SOURCE MATERIAL:
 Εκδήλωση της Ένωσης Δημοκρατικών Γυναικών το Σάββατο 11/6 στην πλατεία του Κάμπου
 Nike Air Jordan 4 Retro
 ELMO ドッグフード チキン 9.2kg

--

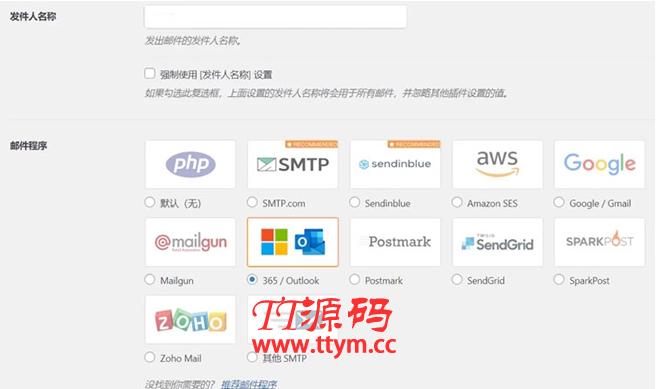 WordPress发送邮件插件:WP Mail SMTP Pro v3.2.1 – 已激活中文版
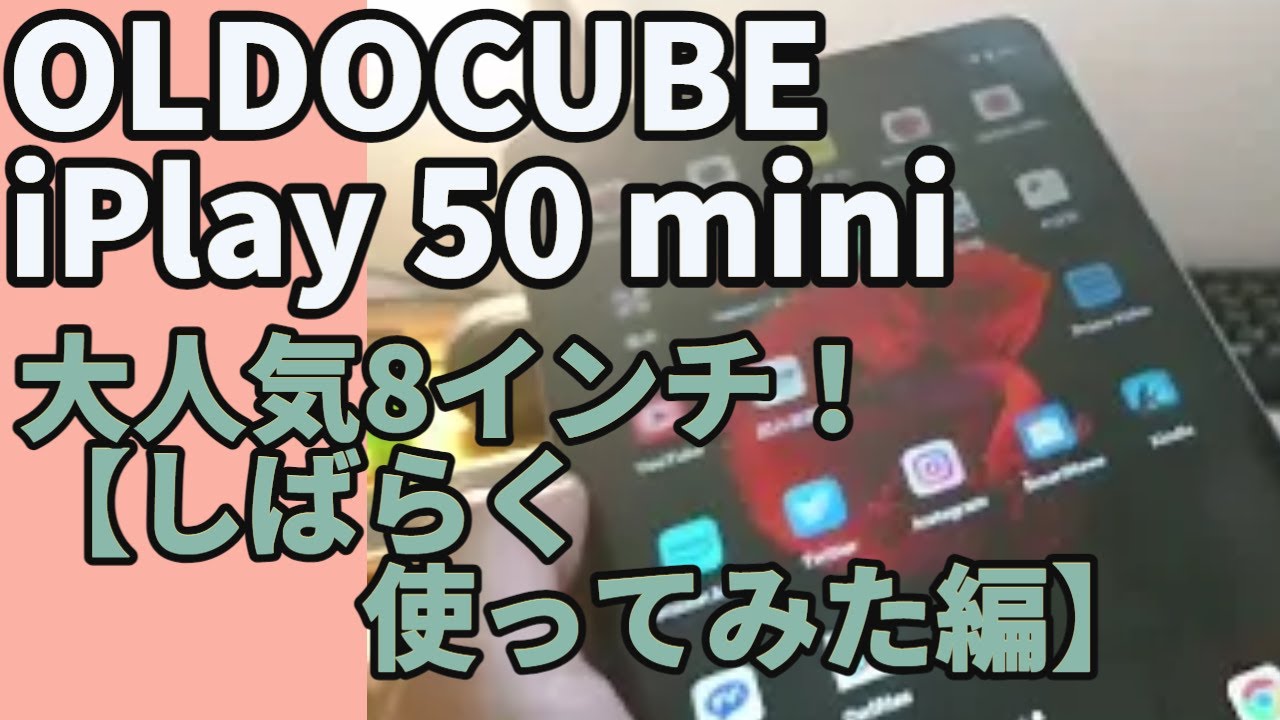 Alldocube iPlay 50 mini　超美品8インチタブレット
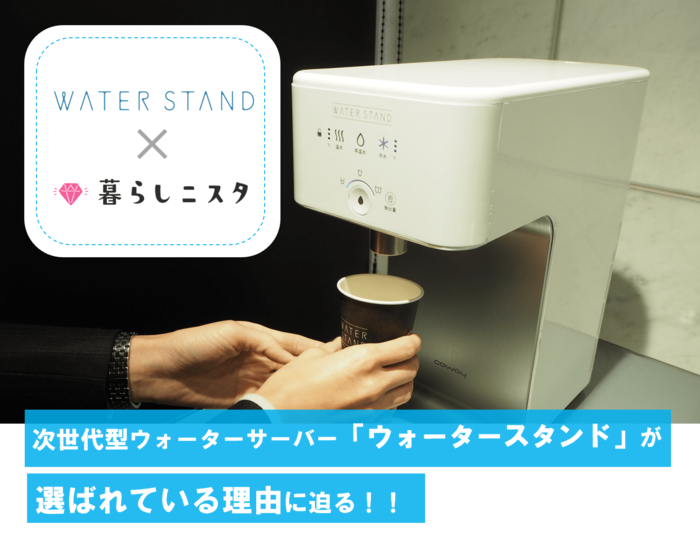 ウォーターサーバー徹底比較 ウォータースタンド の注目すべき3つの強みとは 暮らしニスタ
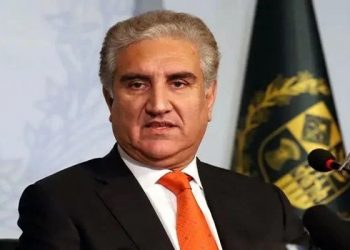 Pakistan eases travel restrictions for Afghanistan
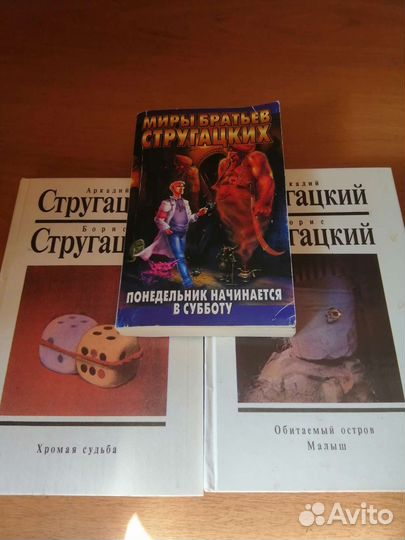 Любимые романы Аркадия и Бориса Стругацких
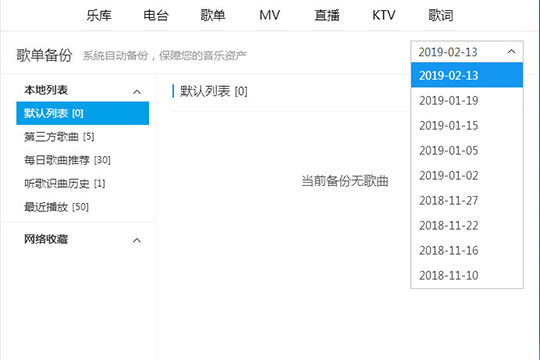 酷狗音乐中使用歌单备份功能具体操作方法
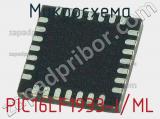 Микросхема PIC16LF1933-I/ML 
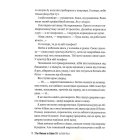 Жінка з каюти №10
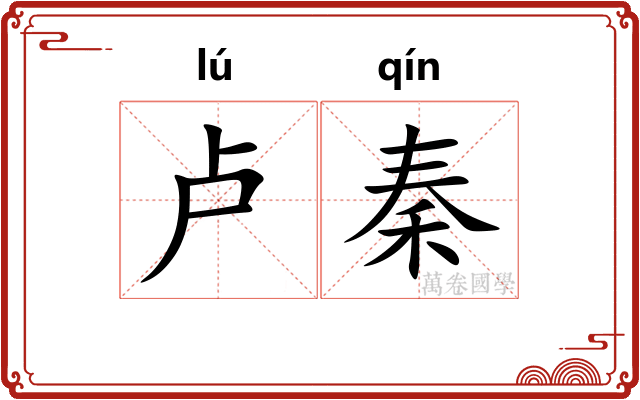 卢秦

...

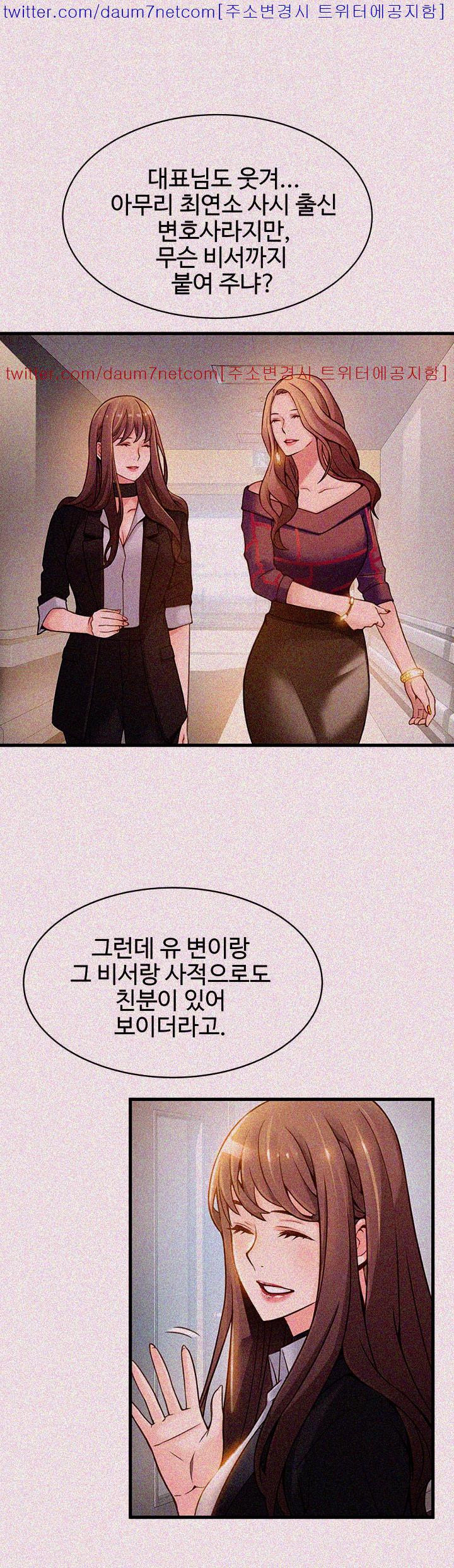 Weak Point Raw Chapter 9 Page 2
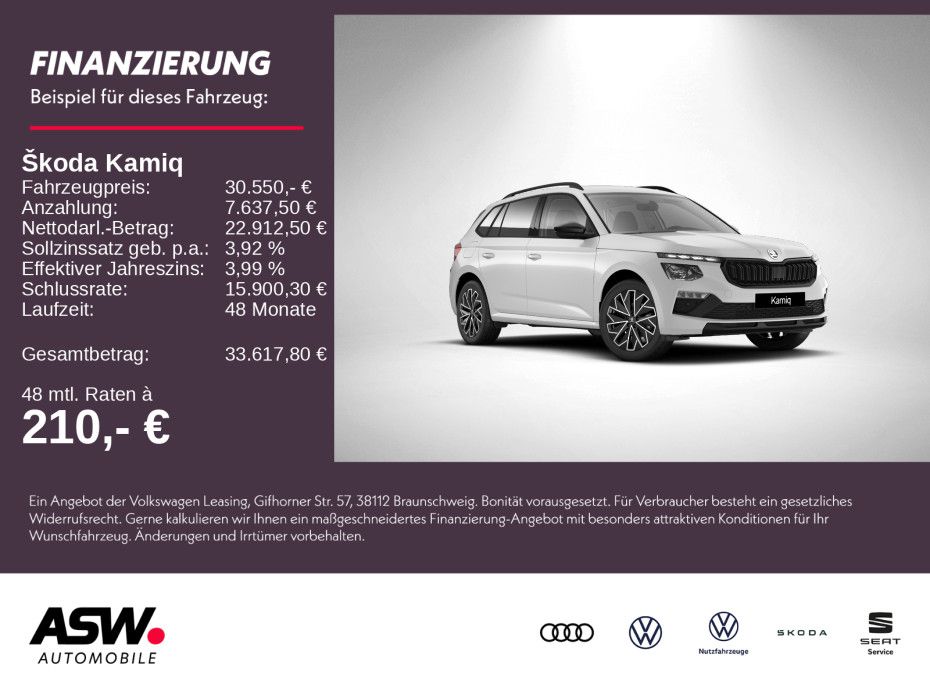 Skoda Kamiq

REQUIRED WORK: I'd like the lines above from the one with "Εκδήλωση της Ένωσης" up to and including the one with "ELMO ドッグフード チキン 9.2kg" copied exactly, with no other lines.

OUTPUT OF THE EXERCISE:
 Εκδήλωση της Ένωσης Δημοκρατικών Γυναικών το Σάββατο 11/6 στην πλατεία του Κάμπου
 Nike Air Jordan 4 Retro
 ELMO ドッグフード チキン 9.2kg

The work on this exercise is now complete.